● Task details
Each line of the records that follow must come back exactly, with pictures skipped.

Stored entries
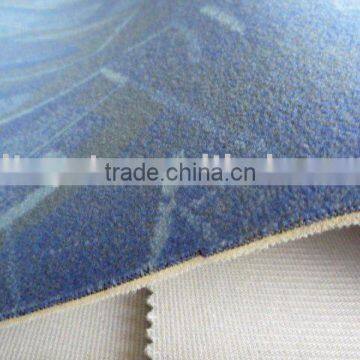 jacquard auto seat fabric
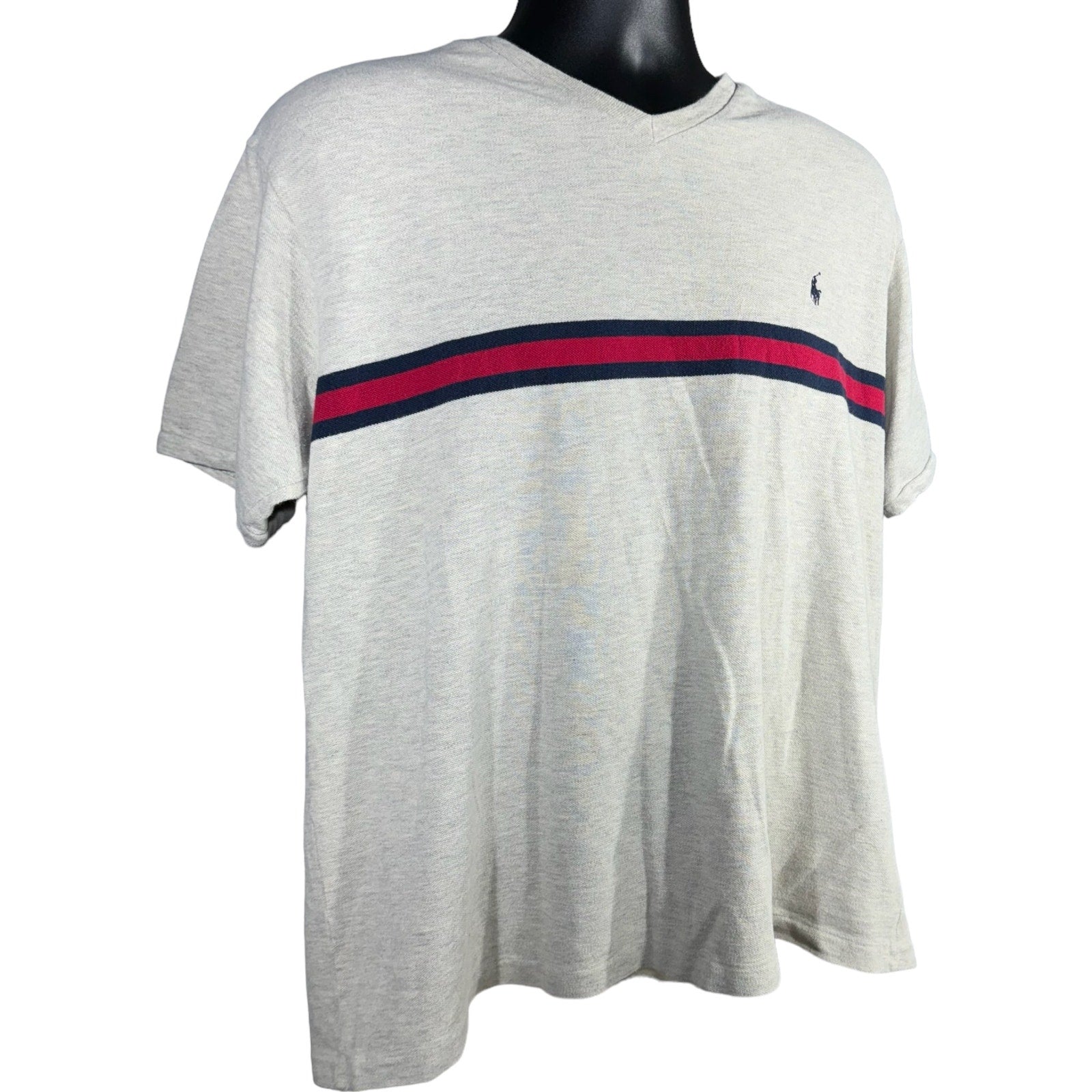 Collection of Polo Ralph Lauren Short Sleeve Polo in a gallery layout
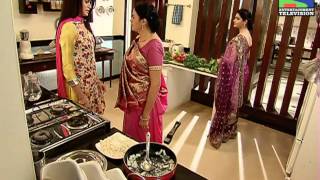 Love Marriage Ya Arranged Marriage  Episode 6  14th August 2012 [upl. by Linzer]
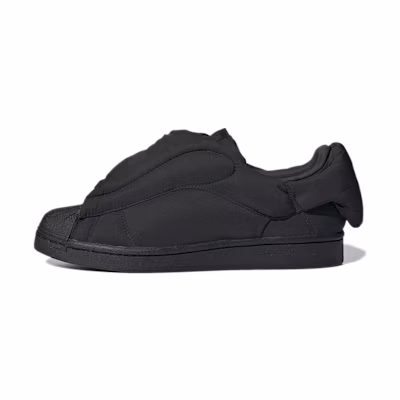 adidas notitle originals Unisex Superstar Aerostar Sneakers 'Black'
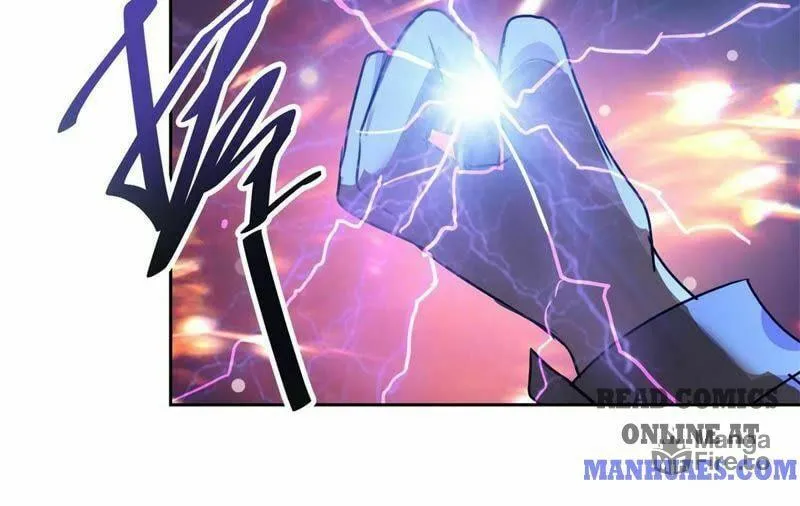 Read Daddy Poison Master (Colored) chapter 149 image 26 on Lezhin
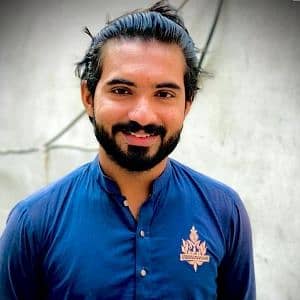 Waqas Riaz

● Solution to this problem
 jacquard auto seat fabric
 Collection of Polo Ralph Lauren Short Sleeve Polo in a gallery layout
 Love Marriage Ya Arranged Marriage  Episode 6  14th August 2012 [upl. by Linzer]
 adidas notitle originals Unisex Superstar Aerostar Sneakers 'Black'
 Read Daddy Poison Master (Colored) chapter 149 image 26 on Lezhin
 Waqas Riaz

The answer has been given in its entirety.